Consistency was an issue for the Bruins as a team from a scoring perspective last season, and Bergeron has helped correct this problem with points in 22 of 28 games. In addition to his own goal scoring, Bergeron has used his underrated play-making skills to help his teammates be more productive. The most notable example is his duo with Marchand, who has scored 14 goals in 26 games and is on pace for his first 40-goal season.
Bergeron’s even-strength scoring (13 points) and power-play success (15 points, second-most in the league) have helped the Bruins improve to second in goals scored per game and first in power-play percentage. Boston ranked 22nd and 18th, respectively, in those two categories in 2014-15.
This improved offensive output also has helped the B’s overcome some defensive shortcomings, including injuries to key defensemen and some costly mistakes that have resulted in goals against. Boston is giving up 2.71 goals per game this season compared to 2.45 a campaign ago, but a more consistent power play and finishing a higher rate of scoring chances have overcome this slight defensive decline.

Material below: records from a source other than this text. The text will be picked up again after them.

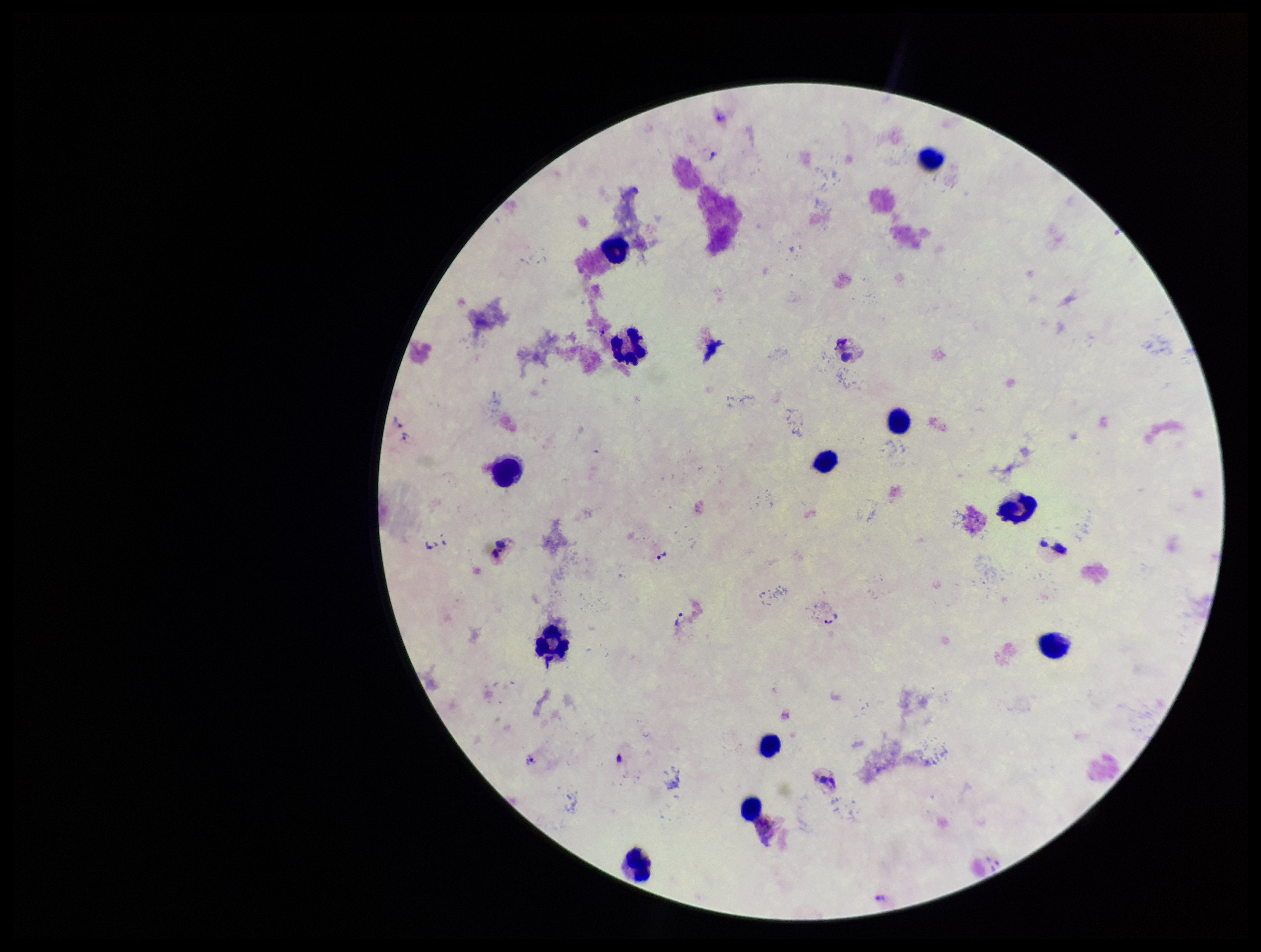

parasite count = 0
stain = Giemsa
patient malaria status = positive
capture = smartphone photograph through the microscope eyepiece
species reported for this patient = Plasmodium vivax
leukocyte count = 12
image size = 1261×952 pixels
field of view = one from this slide
preparation = thick blood smear
Plasmodium parasites = none detected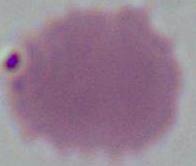
An erythrocyte is shown. Captured at 1000x magnification. Photomicrograph.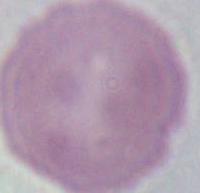

An erythrocyte is shown. Micrograph. 1000x magnification.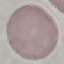
malaria status = uninfected
capture = smartphone camera at the microscope eyepiece
preparation = thin blood smear
image type = automatically extracted cell patch, resized to 64 × 64 pixels
stain = GiemsaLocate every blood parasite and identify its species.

Bergeron is well-known throughout the league as a reliable, all-around player. Let’s face it, you have to be a really good player to be put on Crosby’s wing during the Winter Olympics.
That said, Bergeron is taking his all-around skill set to new heights this season, and it should vault him into the Hart Trophy conversation. Few players have been more valuable to their team than Bergeron over the last four or five years, but he’s never been a Hart finalist.
This could be the season Bergeron finally receives that recognition.